Creating annotations is the main issue. It is what will separate those who commercialize NLP vs those who talk about it.
As a practioner I don't think BERT and friends are that great. They get you from 88% accuracy in some of those tasks to 93% accuracy. They will get better over time but they are approaching an asymptote -- that article points out several major limitations of the approach.
Thus "simple classifier" vs "heckton of features" can be effective for that work, particularly because you don't have to train and retrain complex models and use the effort to build up training sets and do feature engineering.
Maybe I don't understand correctly but my point is that BERT and friends just let you skip a lot of feature engineering. Which(the F.Eng) is actually pretty useless once you shift the corpus a bit. That is for me the biggest contribution, I don't care about a couple of percentage points of better results in the end but I do care that I don't need to spend all my time devising new features, which almost always require an expert on that particular topic.
Yeah I agree. Deep learning mostly eliminates feature engineering which is a huge win. However BERT and other transformer models take too damn long to train. I still prefer using FastText for transfer learning because it can be trained on large corpora quickly. Combine that with supervised deep learning, and you often get good enough accuracy in practice.

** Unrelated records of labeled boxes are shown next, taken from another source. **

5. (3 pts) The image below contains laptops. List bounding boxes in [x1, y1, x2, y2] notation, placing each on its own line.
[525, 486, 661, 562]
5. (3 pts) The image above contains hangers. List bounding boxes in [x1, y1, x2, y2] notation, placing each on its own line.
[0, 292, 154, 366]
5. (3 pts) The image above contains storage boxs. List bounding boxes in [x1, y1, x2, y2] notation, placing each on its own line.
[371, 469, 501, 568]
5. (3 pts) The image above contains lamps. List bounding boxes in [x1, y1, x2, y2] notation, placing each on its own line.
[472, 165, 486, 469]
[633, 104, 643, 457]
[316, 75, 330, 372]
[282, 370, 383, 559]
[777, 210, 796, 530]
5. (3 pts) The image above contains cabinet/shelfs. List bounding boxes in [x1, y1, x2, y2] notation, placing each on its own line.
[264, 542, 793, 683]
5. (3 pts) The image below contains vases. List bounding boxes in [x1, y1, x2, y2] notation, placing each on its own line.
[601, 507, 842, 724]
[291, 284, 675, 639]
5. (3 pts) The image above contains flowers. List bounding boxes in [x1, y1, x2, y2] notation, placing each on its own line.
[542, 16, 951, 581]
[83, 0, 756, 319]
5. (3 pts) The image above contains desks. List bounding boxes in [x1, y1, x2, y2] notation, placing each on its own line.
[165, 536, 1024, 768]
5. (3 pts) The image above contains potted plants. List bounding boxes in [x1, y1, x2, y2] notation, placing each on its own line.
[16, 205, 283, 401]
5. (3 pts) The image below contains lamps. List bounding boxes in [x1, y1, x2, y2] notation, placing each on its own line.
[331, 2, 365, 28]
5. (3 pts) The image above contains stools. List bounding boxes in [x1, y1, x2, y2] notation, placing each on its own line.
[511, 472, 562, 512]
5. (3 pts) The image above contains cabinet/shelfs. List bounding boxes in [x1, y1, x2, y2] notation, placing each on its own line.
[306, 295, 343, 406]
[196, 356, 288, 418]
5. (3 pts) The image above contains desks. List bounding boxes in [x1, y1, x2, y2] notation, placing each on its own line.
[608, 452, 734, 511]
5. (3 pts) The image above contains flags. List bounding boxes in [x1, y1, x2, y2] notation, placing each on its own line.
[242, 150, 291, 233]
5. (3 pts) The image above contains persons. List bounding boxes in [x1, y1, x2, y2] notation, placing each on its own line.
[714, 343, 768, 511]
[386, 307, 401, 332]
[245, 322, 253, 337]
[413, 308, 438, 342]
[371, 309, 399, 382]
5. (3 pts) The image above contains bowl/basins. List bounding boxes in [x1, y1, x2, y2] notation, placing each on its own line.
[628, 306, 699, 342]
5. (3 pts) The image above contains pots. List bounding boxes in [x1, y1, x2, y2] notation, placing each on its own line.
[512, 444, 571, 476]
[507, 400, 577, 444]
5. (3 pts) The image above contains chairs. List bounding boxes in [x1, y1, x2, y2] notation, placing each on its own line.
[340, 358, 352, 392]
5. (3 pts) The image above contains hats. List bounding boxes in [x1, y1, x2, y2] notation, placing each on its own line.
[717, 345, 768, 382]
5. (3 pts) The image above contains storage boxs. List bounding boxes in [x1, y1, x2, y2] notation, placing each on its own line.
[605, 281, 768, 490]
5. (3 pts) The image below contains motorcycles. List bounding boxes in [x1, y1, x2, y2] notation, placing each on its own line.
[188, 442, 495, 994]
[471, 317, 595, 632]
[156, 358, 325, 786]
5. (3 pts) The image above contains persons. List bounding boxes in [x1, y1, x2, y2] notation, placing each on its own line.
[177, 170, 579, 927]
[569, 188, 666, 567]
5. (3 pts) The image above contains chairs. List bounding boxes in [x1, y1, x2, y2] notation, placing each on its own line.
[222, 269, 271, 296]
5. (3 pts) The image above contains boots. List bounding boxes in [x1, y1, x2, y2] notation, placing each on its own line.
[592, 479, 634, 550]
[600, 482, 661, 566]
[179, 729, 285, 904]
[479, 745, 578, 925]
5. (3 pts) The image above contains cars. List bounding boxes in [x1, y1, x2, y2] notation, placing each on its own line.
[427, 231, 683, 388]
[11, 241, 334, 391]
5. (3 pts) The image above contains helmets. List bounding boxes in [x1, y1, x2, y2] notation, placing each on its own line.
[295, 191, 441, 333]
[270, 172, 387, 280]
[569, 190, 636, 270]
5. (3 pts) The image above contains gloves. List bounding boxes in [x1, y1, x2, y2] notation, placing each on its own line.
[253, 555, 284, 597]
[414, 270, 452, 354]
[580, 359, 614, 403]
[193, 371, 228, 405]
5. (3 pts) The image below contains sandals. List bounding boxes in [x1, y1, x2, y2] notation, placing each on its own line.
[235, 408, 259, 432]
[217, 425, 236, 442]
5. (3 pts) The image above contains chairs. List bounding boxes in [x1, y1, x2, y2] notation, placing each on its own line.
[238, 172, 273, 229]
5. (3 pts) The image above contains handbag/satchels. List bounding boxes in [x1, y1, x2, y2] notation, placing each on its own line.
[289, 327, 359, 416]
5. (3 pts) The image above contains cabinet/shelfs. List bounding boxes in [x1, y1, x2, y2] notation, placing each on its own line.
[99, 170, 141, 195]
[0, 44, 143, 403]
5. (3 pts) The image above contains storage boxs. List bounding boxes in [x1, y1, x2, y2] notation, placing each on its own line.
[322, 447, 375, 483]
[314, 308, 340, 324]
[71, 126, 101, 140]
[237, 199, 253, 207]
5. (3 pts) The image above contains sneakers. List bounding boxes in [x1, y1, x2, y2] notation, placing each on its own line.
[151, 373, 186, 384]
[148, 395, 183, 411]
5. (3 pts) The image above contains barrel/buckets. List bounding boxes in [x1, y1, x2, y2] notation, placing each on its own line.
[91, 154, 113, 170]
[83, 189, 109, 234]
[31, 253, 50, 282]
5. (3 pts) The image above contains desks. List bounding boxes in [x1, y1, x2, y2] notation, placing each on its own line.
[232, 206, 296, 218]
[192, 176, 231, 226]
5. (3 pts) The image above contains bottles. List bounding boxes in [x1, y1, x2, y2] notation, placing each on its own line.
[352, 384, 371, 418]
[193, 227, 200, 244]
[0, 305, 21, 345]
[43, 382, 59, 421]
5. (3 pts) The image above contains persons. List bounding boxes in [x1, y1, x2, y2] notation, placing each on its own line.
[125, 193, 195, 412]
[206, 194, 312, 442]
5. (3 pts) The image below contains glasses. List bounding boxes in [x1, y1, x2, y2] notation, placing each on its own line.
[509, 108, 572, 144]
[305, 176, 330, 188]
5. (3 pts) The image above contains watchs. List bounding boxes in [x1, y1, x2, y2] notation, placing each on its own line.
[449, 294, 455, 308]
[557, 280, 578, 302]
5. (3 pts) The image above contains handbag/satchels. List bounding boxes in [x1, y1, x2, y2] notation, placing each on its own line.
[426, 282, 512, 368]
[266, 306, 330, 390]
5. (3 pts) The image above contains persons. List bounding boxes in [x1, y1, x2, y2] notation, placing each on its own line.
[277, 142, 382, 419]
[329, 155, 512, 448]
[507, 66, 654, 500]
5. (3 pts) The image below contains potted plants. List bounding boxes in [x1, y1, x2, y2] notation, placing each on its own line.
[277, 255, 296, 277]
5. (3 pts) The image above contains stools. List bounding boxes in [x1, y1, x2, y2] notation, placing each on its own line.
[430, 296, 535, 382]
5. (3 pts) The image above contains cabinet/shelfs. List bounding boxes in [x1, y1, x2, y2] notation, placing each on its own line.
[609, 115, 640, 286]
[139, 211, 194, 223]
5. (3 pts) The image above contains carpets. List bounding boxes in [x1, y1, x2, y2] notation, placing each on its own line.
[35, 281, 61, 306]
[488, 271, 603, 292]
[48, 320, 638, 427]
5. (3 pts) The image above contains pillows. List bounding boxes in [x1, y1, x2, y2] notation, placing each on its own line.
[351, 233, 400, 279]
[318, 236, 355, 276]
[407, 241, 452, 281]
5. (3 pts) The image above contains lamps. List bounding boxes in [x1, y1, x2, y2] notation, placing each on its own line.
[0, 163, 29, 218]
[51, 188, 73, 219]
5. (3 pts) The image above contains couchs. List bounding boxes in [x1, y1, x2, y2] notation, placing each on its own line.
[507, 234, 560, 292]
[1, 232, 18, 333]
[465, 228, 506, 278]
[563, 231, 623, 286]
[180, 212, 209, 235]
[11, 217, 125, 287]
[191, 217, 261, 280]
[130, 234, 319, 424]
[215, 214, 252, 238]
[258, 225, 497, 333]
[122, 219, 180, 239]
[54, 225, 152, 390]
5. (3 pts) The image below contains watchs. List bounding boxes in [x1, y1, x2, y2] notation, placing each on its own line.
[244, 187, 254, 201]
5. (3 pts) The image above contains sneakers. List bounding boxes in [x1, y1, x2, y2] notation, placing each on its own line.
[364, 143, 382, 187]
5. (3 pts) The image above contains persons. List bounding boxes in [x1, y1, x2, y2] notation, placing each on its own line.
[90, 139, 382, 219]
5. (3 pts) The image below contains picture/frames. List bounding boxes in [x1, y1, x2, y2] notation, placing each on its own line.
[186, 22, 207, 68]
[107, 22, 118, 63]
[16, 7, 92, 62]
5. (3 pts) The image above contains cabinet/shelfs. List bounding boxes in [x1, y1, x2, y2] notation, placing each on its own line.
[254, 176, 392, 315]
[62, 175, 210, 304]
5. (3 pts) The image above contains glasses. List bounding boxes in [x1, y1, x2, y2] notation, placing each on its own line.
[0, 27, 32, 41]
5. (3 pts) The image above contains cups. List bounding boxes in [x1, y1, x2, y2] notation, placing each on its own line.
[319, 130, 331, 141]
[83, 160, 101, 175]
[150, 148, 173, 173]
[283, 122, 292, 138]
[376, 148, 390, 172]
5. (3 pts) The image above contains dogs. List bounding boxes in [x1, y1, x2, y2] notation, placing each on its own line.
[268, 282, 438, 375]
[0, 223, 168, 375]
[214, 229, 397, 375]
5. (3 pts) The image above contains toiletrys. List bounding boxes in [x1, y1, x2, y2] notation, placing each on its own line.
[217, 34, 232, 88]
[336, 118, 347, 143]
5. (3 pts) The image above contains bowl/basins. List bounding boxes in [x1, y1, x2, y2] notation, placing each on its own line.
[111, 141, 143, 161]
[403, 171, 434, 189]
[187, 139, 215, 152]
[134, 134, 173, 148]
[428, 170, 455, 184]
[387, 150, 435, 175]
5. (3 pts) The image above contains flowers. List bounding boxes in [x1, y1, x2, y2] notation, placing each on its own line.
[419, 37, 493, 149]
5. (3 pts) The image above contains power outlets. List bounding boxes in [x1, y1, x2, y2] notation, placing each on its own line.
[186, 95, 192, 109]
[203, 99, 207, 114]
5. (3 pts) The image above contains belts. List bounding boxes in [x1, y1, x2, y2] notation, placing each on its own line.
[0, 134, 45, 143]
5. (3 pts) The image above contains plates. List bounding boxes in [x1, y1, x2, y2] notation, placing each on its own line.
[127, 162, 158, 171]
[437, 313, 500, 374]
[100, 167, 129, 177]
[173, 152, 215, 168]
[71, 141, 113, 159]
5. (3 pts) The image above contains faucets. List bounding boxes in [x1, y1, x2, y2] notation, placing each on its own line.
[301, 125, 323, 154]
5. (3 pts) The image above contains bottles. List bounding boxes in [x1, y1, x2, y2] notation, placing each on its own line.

Sure, but the feature engineer could escape the asymptope that BERT is converging towards and get better accuracy which could make the product*market fit work.
As a practioner I don't think BERT and friends are that great. They get you from 88% accuracy in some of those tasks to 93% accuracy. They will get better over time but they are approaching an asymptote -- that article points out several major limitations of the approach.
Thus "simple classifier" vs "heckton of features" can be effective for that work, particularly because you don't have to train and retrain complex models and use the effort to build up training sets and do feature engineering.